| ABOUT THIS TASK |
Give the lines below again, exactly as they stand, and leave out the images.

START RECORDS SHOWN

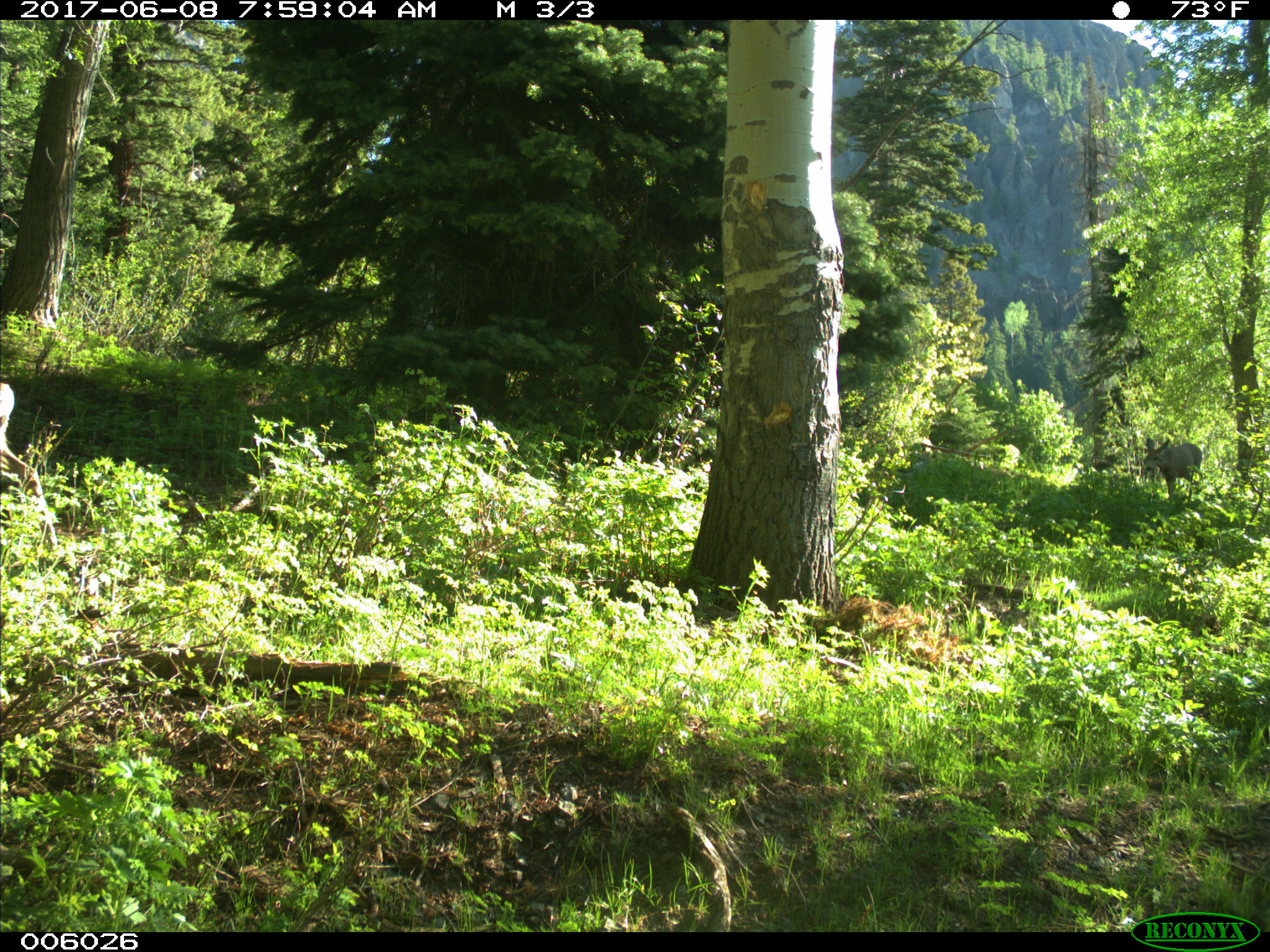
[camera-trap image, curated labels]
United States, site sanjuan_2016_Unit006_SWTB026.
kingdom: Animalia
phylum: Chordata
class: Mammalia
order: Artiodactyla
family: Cervidae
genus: Odocoileus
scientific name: Odocoileus hemionus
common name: mule deer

END RECORDS SHOWN

| WRITTEN RESPONSE |
[camera-trap image, curated labels]
United States, site sanjuan_2016_Unit006_SWTB026.
kingdom: Animalia
phylum: Chordata
class: Mammalia
order: Artiodactyla
family: Cervidae
genus: Odocoileus
scientific name: Odocoileus hemionus
common name: mule deer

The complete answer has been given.